**Source document:**
Segment Open
Officials are urging residents to evacuate as the Fairview Fire in Hemet, California, is still fiercely expanding, with 9,846 acres burned and only 5 percent containment as of 4:30 p.m. Wednesday, Sept. 7.
“Unfortunately, the fire continued to outpace our efforts,” Josh Janssen, battalion chief of Riverside County Fire Department, said during an early morning press conference Wednesday. “We took an operational flight of the fire at about 2 p.m. [Sept. 6], and it was clear the fire was outpacing our ground and air resources.”
All previous evacuation orders and warnings remain in place as firefighters are struggling since Sept. 5 with slowing down the spread of the blaze, which Janssen said was burning “in all directions on all flanks.”
Officials urged residents living close to the fire to gather their belongings and get prepared for leaving anytime when an evacuation order arrives.
An investigation into the ignition of the fire is still underway, but Southern California Edison—the main electricity supplier for the region—claimed in a filing Sept. 6 that “circuit activity [occurred] close in time to the reported time of the fire”—indicating a possibility that the fire started from the utility’s equipment. Janssen said the department did not have more details on the filing.
He said a national response team has been activated to handle the large-scale fire because it was heading east toward federal land in the area.
The fire killed two people and destroyed several structures so far, authorities reported on Monday.
The two bodies were found in a vehicle on the 42400 block of Avery Canyon Road, but authorities have been unable to identify them because of the conditions in which they were found, Sgt. Brandi Swan of Riverside County Sheriff’s Department said at the press conference.
Segment Closed
**Record set:**
Segment Open
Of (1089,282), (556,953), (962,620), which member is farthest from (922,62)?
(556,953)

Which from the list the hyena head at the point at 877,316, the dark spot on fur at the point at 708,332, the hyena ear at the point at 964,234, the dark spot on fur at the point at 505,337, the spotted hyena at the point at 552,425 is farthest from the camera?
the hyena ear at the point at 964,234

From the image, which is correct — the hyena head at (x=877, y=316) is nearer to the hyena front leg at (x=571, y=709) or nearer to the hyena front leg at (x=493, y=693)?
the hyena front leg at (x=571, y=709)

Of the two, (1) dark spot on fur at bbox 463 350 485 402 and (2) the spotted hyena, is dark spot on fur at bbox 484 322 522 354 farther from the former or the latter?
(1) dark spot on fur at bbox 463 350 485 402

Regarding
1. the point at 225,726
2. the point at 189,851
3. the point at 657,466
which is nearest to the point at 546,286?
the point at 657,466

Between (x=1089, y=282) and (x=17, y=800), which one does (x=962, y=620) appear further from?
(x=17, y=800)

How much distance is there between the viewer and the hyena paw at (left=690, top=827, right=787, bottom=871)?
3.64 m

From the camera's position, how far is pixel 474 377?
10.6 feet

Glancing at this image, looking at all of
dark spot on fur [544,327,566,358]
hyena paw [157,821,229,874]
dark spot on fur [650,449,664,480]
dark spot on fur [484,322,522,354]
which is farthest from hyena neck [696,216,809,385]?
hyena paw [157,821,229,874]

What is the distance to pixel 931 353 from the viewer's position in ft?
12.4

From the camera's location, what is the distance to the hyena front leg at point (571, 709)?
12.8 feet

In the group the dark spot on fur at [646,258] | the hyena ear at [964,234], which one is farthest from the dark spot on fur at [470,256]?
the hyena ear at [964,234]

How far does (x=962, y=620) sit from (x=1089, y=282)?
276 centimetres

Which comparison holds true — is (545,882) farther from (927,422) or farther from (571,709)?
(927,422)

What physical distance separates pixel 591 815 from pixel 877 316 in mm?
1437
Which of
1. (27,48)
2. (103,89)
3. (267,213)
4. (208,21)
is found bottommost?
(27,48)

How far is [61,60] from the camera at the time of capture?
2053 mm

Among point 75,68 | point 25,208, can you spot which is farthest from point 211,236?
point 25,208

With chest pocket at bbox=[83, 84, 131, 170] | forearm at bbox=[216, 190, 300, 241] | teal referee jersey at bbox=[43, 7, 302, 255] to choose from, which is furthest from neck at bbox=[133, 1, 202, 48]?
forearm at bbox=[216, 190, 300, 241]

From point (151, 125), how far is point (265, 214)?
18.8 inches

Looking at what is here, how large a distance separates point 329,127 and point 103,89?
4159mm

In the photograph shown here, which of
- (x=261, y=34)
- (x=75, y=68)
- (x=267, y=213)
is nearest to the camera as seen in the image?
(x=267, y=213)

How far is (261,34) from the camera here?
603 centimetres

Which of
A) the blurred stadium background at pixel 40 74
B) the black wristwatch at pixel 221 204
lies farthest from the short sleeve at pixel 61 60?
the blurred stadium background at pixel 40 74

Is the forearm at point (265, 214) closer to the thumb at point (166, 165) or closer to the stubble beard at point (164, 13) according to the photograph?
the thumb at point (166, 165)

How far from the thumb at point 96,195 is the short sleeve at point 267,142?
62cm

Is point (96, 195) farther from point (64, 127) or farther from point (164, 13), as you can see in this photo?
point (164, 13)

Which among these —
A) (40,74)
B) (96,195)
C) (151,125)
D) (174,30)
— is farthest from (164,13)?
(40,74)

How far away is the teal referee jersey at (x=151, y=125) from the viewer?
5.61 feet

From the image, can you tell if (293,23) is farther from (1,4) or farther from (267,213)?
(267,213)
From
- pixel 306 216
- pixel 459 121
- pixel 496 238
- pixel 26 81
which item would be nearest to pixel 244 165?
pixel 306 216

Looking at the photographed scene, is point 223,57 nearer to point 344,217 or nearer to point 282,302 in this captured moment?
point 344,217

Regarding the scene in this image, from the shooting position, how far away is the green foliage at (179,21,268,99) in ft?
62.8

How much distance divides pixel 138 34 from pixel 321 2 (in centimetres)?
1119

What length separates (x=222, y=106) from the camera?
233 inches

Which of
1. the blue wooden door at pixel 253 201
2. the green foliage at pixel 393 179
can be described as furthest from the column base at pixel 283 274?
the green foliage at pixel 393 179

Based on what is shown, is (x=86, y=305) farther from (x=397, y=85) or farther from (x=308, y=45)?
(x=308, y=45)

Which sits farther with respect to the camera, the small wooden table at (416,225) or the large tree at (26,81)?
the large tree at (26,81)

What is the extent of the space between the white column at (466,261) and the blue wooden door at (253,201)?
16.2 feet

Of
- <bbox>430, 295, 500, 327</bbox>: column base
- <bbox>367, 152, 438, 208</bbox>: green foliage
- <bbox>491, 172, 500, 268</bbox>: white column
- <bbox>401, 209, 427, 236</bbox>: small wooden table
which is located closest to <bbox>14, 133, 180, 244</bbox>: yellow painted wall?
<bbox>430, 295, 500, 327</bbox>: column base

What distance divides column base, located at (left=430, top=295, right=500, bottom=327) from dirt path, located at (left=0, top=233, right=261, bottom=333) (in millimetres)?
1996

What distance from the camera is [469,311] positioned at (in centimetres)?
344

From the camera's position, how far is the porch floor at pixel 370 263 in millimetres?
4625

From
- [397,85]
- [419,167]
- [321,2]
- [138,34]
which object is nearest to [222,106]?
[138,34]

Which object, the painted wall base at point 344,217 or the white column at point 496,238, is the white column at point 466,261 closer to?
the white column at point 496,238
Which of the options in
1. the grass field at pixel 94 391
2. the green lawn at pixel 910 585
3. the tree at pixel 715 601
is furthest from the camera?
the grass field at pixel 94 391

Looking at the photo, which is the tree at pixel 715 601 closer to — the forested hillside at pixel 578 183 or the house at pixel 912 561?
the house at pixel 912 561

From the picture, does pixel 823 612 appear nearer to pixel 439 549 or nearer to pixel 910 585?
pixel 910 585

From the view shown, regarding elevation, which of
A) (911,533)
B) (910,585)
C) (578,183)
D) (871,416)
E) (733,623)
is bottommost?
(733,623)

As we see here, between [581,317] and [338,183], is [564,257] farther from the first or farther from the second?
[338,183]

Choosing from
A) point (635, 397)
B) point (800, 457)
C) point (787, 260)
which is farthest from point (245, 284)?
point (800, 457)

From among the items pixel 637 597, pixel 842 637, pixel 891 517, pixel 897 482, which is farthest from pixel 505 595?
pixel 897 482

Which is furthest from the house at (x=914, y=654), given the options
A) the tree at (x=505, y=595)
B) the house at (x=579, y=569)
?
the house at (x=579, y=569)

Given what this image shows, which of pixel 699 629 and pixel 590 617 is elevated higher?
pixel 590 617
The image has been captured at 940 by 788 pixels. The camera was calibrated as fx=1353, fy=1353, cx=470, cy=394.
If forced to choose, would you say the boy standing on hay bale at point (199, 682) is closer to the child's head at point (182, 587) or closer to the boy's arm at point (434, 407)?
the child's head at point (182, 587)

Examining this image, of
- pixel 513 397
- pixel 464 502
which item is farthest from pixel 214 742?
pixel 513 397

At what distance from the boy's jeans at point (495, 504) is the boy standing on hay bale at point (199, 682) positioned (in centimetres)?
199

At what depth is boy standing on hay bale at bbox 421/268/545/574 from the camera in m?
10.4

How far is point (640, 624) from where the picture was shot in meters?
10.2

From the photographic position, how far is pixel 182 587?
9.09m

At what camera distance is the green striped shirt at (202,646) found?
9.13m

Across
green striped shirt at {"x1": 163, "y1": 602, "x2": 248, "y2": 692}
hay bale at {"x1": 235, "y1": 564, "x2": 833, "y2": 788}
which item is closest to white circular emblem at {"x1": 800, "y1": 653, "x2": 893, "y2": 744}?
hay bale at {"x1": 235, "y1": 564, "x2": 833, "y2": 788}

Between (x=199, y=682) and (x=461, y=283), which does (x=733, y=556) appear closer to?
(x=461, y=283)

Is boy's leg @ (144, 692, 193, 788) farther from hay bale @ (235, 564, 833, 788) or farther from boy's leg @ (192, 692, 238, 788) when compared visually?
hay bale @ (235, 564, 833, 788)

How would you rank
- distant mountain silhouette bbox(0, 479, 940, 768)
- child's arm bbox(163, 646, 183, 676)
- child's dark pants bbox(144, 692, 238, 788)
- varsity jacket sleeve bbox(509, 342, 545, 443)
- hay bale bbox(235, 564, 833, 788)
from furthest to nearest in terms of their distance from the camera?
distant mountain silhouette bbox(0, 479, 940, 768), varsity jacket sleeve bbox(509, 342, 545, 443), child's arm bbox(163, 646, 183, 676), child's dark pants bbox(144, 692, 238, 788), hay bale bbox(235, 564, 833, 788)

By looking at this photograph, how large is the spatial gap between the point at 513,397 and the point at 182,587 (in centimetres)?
Segment Closed
**Action item:**
Please copy out the entire Fairview Fire text above, word for word.

**Task answer:**
Officials are urging residents to evacuate as the Fairview Fire in Hemet, California, is still fiercely expanding, with 9,846 acres burned and only 5 percent containment as of 4:30 p.m. Wednesday, Sept. 7.
“Unfortunately, the fire continued to outpace our efforts,” Josh Janssen, battalion chief of Riverside County Fire Department, said during an early morning press conference Wednesday. “We took an operational flight of the fire at about 2 p.m. [Sept. 6], and it was clear the fire was outpacing our ground and air resources.”
All previous evacuation orders and warnings remain in place as firefighters are struggling since Sept. 5 with slowing down the spread of the blaze, which Janssen said was burning “in all directions on all flanks.”
Officials urged residents living close to the fire to gather their belongings and get prepared for leaving anytime when an evacuation order arrives.
An investigation into the ignition of the fire is still underway, but Southern California Edison—the main electricity supplier for the region—claimed in a filing Sept. 6 that “circuit activity [occurred] close in time to the reported time of the fire”—indicating a possibility that the fire started from the utility’s equipment. Janssen said the department did not have more details on the filing.
He said a national response team has been activated to handle the large-scale fire because it was heading east toward federal land in the area.
The fire killed two people and destroyed several structures so far, authorities reported on Monday.
The two bodies were found in a vehicle on the 42400 block of Avery Canyon Road, but authorities have been unable to identify them because of the conditions in which they were found, Sgt. Brandi Swan of Riverside County Sheriff’s Department said at the press conference.